While at the airfield one day, he was offered a job by the Mahoney and Ryan Aircraft Company as a mechanic in their San Diego plant. While working there, a new customer arrived to see if the company would design and build a special aircraft for him. It was Charles Lindbergh. Douglas was assigned to assemble the wings, install the gas tanks, and mount the instrument panel on the Spirit of St. Louis. When “Lindy” made his famous transatlantic flight in May of 1927, the mechanics were thrilled and proud. Douglas’ excitement turned to inspiration by the flight, and he decided right then that he would make his own transatlantic flight. In 1929, Douglas Corrigan became a full-fledged pilot.

After working on the east coast for a small passenger air service, he decided to return to California. For the trip, Douglas bought a used Curtiss-Robin monoplane for $310. Back at home, he restored and improved his aircraft, and as a mechanic he began to modify it for a transatlantic journey.

In 1935, Corrigan applied for permission to make a non-stop flight from New York to Ireland. Permission was flatly denied. They said that the piece of junk he was flying was not sound enough for that kind of trip. For the next two years he continued to modify the plane in order to be granted a certification for the Atlantic crossing. He was repeatedly turned down. He was granted permission to fly non-stop from the west coast to New York however.

Douglas Corrigan had a plan up his sleeve. He would land in New York at night after officials went home, fill his gas tanks, and leave for Ireland. But mechanical problems delayed his departure and bad weather made the trip impossible. Maybe next year - and he returned to California.

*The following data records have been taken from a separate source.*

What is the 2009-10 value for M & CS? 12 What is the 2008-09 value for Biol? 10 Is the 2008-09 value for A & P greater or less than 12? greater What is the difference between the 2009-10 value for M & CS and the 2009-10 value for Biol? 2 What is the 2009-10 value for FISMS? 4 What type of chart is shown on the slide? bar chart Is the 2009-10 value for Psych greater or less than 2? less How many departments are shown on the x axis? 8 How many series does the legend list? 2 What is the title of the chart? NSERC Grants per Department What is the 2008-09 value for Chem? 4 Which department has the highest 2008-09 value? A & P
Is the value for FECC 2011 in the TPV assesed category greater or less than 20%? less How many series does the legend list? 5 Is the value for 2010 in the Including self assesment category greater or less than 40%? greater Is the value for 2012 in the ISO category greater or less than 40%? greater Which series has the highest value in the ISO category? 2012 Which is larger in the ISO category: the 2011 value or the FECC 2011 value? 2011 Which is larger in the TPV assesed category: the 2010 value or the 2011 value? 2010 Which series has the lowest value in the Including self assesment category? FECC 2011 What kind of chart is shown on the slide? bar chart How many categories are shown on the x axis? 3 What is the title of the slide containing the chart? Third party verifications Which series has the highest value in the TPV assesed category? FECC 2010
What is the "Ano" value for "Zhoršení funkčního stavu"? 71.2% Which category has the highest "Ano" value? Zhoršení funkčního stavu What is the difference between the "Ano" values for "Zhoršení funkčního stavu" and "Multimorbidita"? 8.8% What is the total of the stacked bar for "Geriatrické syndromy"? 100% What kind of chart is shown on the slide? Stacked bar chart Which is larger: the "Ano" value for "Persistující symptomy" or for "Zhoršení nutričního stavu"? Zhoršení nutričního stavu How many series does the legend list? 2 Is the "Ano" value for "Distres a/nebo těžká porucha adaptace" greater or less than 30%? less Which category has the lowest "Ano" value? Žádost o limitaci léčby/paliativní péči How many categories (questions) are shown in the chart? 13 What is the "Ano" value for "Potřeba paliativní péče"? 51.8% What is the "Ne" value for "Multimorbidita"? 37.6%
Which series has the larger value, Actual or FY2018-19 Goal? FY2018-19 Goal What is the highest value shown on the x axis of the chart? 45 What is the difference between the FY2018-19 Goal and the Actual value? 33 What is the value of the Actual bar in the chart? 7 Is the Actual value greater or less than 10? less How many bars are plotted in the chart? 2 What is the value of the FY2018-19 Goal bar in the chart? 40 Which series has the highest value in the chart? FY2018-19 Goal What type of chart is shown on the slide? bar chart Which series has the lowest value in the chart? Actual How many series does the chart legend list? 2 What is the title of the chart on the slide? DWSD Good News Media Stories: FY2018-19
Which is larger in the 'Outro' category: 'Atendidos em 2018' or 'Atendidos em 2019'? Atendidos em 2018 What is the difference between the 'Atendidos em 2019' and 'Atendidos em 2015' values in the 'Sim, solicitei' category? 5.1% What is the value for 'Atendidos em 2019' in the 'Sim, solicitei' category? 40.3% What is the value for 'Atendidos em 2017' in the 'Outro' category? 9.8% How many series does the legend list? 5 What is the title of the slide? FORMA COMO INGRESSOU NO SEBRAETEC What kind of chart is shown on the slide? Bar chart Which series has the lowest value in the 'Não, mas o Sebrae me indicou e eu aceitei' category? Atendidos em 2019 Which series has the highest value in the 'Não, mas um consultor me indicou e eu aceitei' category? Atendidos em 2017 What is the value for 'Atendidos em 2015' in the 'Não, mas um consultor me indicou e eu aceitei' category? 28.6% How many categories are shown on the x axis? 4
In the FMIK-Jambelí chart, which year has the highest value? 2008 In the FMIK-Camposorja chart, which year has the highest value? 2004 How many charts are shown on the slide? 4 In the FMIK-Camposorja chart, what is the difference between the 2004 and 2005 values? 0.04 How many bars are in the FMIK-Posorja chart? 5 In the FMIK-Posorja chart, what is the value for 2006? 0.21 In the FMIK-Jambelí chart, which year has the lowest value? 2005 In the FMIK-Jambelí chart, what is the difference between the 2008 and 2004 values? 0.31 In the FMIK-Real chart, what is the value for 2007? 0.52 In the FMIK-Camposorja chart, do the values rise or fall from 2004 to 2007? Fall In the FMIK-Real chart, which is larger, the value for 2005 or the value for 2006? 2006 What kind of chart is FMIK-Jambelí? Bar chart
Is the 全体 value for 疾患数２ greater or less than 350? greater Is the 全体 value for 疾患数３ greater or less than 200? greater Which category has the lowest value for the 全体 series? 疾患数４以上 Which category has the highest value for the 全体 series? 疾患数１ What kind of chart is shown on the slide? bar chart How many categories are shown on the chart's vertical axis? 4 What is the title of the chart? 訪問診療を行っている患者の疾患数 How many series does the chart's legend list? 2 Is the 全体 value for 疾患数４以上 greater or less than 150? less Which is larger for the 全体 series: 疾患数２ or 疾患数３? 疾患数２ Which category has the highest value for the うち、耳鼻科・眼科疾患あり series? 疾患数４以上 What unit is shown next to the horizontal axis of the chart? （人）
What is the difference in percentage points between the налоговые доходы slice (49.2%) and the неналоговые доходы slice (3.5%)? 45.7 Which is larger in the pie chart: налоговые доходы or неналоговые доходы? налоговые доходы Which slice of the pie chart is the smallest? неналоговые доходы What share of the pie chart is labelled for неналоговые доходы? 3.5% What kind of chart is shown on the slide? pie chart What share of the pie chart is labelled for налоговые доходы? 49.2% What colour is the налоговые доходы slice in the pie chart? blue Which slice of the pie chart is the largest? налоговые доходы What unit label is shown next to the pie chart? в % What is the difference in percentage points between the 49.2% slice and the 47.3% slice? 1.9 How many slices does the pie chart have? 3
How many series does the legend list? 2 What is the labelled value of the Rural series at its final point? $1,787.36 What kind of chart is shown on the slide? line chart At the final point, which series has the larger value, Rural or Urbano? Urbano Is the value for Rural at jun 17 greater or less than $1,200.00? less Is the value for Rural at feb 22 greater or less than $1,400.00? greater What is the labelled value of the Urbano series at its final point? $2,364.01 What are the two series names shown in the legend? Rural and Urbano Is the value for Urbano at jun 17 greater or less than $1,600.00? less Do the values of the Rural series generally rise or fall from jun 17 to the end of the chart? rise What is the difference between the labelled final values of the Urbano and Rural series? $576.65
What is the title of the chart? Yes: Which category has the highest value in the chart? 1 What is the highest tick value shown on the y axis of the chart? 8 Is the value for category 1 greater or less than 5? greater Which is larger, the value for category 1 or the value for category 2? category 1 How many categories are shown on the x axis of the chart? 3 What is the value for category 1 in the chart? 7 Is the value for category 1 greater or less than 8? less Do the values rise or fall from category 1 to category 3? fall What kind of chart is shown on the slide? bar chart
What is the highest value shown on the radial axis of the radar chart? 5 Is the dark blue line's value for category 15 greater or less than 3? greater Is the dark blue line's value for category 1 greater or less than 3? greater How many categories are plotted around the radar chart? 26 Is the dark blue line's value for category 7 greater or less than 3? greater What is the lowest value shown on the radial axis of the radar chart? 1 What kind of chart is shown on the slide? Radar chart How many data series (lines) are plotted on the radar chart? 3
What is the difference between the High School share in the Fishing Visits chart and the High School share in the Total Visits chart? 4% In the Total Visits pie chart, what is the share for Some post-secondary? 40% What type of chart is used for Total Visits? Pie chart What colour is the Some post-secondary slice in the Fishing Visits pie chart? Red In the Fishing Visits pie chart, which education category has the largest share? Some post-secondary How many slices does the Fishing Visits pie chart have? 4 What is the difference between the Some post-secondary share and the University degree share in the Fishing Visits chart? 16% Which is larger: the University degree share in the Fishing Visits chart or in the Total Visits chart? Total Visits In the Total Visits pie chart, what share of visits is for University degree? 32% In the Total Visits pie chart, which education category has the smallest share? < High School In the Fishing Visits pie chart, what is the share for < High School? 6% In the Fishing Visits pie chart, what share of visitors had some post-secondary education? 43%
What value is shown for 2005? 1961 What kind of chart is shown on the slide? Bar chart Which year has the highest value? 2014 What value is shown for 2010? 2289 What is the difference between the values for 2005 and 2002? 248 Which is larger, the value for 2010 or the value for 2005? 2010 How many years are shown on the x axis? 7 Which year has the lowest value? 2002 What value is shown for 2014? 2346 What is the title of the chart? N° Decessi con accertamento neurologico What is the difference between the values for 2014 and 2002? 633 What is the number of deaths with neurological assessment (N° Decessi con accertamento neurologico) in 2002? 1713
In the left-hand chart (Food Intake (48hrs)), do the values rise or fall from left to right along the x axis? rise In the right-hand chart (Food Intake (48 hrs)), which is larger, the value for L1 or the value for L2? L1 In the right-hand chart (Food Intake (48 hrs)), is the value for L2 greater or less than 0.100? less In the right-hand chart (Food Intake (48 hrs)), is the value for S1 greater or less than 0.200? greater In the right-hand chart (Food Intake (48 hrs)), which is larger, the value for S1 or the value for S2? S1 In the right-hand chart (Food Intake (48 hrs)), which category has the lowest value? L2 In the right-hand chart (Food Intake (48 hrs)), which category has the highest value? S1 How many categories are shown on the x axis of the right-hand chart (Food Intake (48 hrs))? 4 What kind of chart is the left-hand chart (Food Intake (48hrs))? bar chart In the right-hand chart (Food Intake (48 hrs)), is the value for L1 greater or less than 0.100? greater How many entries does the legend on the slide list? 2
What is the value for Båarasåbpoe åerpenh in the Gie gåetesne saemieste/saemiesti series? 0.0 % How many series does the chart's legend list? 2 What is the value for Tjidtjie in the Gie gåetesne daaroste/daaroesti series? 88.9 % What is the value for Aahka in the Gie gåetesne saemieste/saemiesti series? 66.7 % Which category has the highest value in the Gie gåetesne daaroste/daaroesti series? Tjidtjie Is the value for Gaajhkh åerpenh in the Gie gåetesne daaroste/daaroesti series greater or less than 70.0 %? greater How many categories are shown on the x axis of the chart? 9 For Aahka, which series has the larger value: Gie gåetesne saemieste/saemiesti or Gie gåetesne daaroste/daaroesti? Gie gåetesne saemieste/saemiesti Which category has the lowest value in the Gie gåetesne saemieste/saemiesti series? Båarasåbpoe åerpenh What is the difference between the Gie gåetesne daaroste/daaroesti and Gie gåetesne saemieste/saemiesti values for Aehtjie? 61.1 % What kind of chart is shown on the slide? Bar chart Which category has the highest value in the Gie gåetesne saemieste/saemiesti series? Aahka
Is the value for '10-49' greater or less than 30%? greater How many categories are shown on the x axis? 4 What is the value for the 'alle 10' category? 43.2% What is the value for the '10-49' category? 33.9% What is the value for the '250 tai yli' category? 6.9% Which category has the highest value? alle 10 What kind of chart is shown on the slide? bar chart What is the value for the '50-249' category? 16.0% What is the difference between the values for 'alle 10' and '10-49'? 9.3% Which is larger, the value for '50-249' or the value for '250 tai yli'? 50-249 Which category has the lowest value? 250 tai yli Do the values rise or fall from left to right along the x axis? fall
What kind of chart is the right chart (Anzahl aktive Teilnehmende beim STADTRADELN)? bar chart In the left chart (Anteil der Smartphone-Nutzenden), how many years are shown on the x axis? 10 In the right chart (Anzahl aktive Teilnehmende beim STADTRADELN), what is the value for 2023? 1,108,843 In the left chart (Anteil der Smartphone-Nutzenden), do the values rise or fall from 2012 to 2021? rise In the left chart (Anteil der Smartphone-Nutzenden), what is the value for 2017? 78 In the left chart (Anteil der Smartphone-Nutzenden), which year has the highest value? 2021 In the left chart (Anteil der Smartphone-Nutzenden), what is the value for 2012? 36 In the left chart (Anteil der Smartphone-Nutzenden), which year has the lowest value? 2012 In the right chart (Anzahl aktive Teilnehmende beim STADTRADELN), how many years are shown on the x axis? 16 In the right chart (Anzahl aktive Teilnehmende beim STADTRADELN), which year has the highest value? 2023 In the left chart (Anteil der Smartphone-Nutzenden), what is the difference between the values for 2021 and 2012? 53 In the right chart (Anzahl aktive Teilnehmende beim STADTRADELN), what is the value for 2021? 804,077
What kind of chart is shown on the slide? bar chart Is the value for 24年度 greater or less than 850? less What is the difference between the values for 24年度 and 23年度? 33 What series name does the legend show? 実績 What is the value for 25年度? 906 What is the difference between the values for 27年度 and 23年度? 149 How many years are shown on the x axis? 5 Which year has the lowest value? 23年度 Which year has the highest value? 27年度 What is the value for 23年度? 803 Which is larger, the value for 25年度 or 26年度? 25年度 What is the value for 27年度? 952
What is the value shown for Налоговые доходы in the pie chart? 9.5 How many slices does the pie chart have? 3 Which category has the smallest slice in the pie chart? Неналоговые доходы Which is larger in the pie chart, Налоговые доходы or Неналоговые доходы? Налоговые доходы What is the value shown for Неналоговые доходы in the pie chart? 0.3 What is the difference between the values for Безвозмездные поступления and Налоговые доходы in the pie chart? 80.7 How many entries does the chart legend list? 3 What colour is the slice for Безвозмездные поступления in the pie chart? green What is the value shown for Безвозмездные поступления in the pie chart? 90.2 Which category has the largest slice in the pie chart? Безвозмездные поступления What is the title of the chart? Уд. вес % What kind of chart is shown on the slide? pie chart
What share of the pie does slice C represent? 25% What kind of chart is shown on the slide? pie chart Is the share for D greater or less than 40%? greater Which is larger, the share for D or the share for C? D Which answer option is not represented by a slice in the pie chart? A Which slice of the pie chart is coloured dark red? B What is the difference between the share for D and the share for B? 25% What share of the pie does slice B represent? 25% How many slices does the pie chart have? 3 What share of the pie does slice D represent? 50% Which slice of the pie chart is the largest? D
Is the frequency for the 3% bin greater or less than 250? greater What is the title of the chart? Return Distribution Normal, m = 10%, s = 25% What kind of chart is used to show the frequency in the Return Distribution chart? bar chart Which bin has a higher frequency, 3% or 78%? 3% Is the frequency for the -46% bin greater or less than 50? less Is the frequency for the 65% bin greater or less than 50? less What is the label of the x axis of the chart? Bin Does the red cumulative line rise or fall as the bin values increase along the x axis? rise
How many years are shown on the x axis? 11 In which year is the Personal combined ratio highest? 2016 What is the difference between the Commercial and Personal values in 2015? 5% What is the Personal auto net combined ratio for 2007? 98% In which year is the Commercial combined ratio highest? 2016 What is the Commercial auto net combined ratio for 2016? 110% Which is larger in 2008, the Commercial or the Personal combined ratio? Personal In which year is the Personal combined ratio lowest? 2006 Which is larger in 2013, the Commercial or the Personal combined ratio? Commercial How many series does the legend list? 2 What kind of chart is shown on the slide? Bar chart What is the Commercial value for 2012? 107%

In early July of 1938, Corrigan again arrived in New York. After a short stay he was given permission to fly back home. But by July 17th, it was his time to act. He took off from a field in Brooklyn at dawn in a thick fog. A few onlookers watched him climb into the clouds. Well, Douglas Corrigan flew eastward, not westward. He had no radio and his compass was outdated.

Twenty eight hours later, Corrigan landed in Dublin, Ireland, and was reported as saying, “Just got in from New York. Where am I?” Unhappy aviation officials took him in for questioning. Corrigan said that he had flown through clouds for about 26 hours before finding clear skies, and when he emerged he was over a large body of water. He claimed that when he looked at his compass in the light, he realized that he had been reading it upside down (wink, wink). They did not believe him. “That’s my story,” he said. They suspended his pilot’s license immediately.

Douglas “Wrong Way” Corrigan returned to New York by ship with his airplane crated in the ship’s hold. As the ship passed by the Statue of Liberty, whistles started to blow and fireboats shot water upwards. The next day, “Wrong Way” was given a ticker tape parade down Broadway which drew one million people (more than the parade for Charles Lindbergh). This simple man with a largely home-built old airplane, no radio, and a faulty compass was easy to identify with by the public.

He said later that the high point of his life was not the journey but that President Franklin Roosevelt assured him that he didn’t doubt Corrigan’s story for a minute.

When Corrigan was 81 years old in 1988, his original Curtiss-Robin plane went on display at an air show. It had to be put under guard . . . so that “Wrong Way” wouldn’t be able to take off one last time.